- **Supplied records**
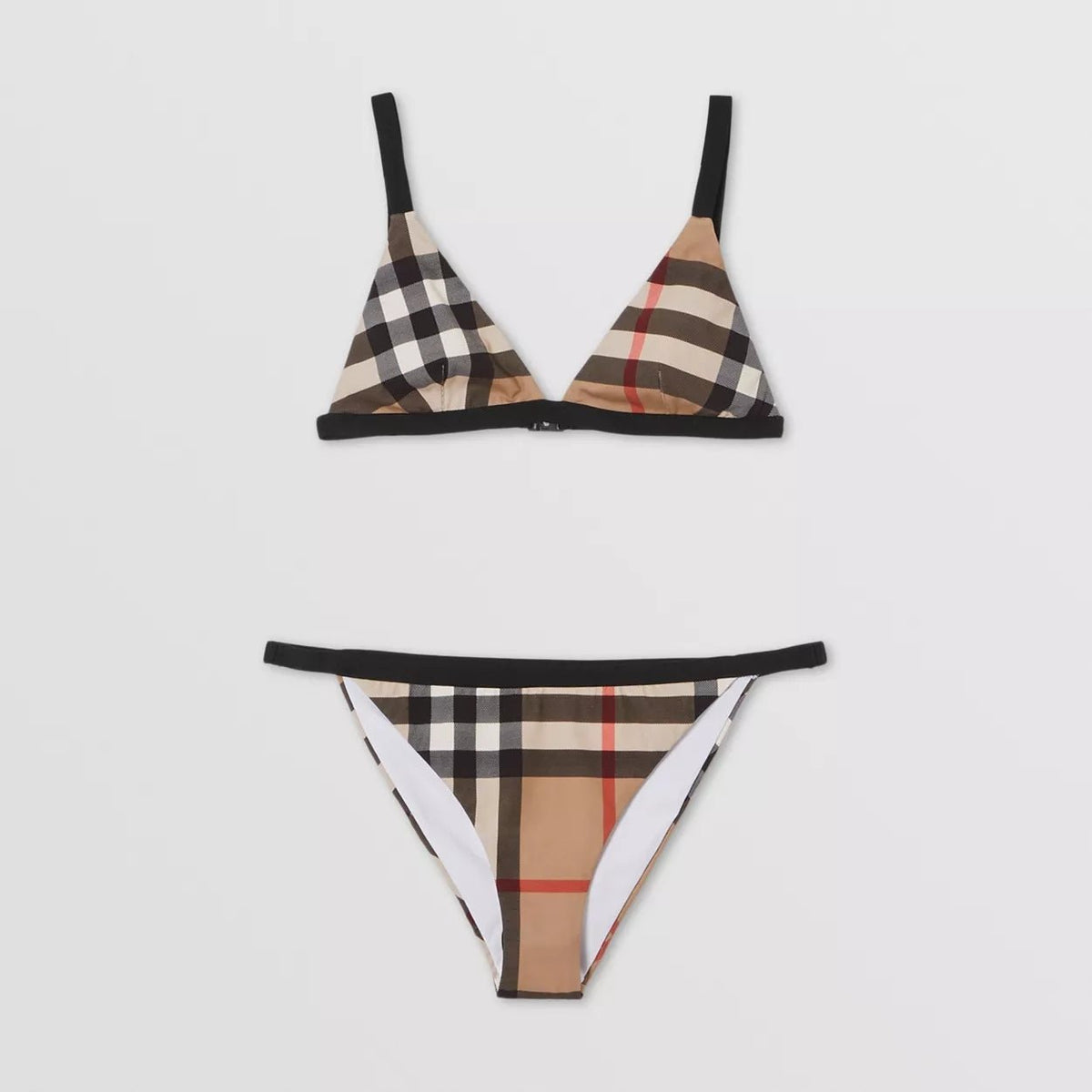 Burberry Loing Check Two-Piece Bikini Set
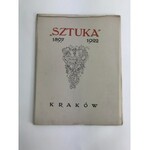 Sztuka 1897-1922 [Wyspiański] [ex libris Kazimierza Budzyńskiego]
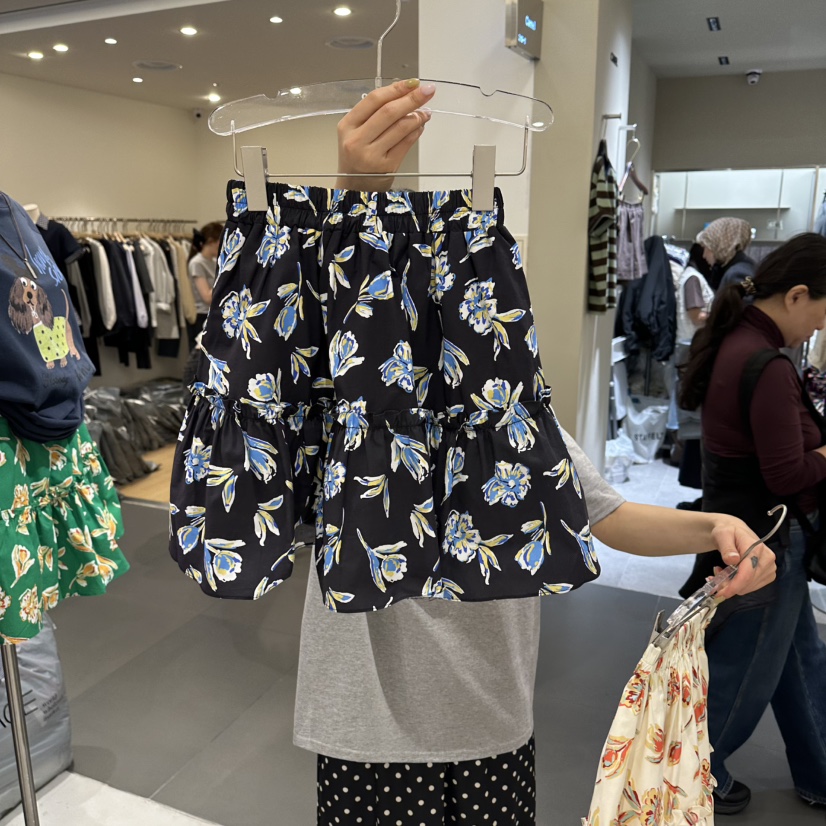 COMBO韓國直郵實拍女士新品休閑熱賣職業時尚推薦人氣裙褲COM_BO裙褲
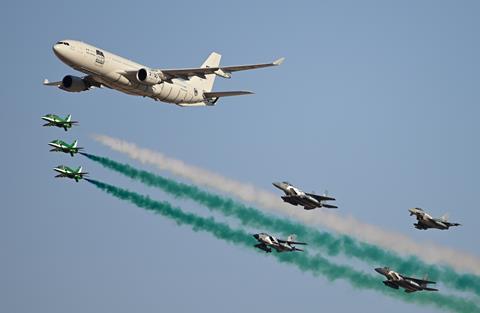 Royal Saudi Air Force fleet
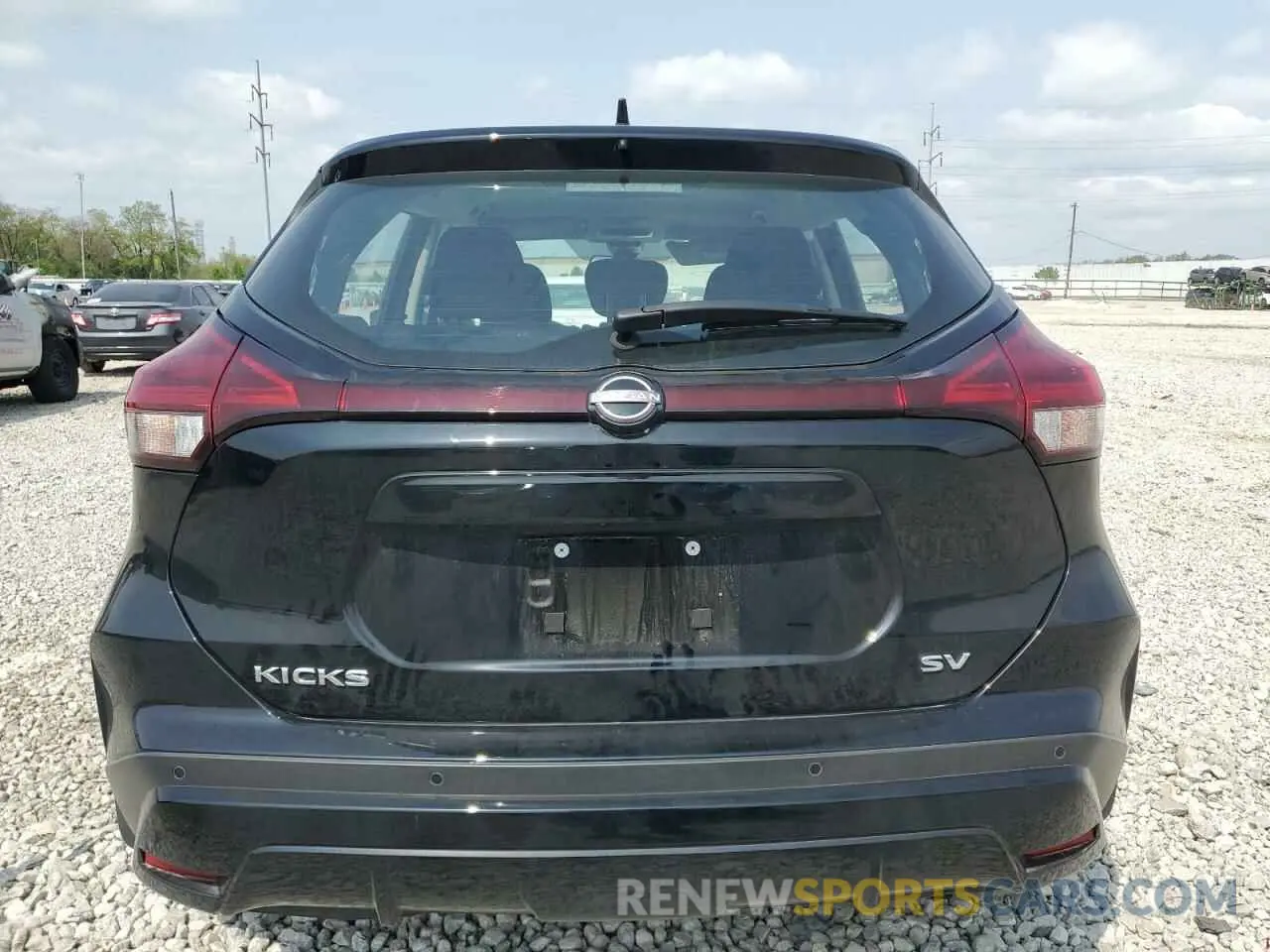 6 Photograph of a damaged car 3N1CP5CV2RL570503 NISSAN KICKS 2024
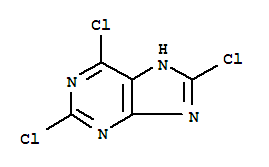 2,6,8-三氯-7H-嘌呤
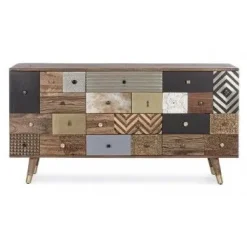 Madia in stile design Dhaval di Bizzotto in offerta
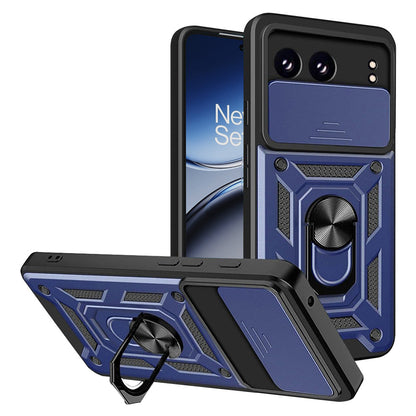 Coque pour OnePlus Nord 4, Techsuit, CamShield, Bleue
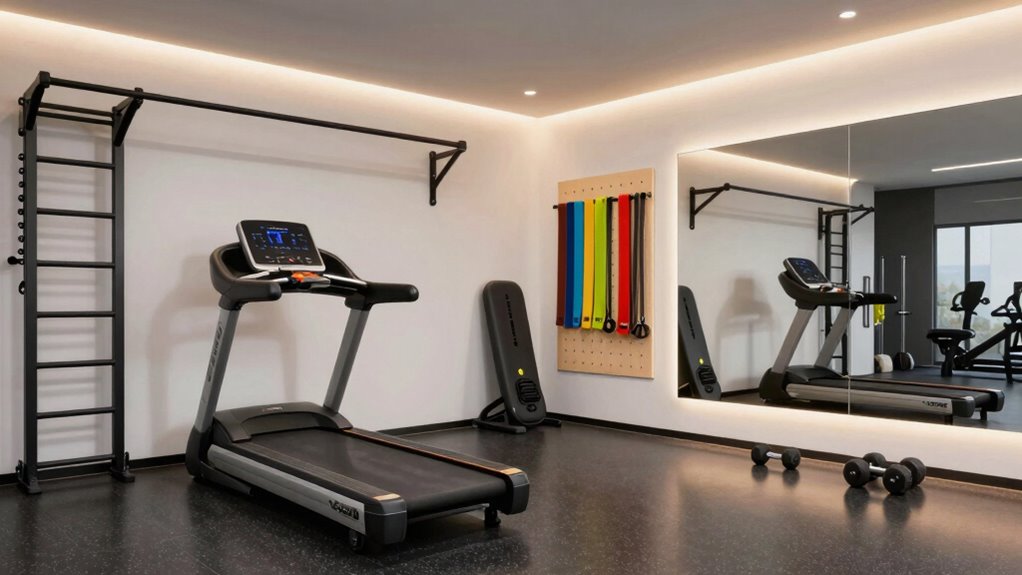 garage gym fitness trends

- **Brief**
Reproduce the span beginning at the line with "Royal Saudi Air Force fleet" and ending at the last line of the entries above, inclusive, exactly as it stands. Exclude the pictures.

- **Task answer**
 Royal Saudi Air Force fleet
 6 Photograph of a damaged car 3N1CP5CV2RL570503 NISSAN KICKS 2024
 2,6,8-三氯-7H-嘌呤
 Madia in stile design Dhaval di Bizzotto in offerta
 Coque pour OnePlus Nord 4, Techsuit, CamShield, Bleue
 garage gym fitness trends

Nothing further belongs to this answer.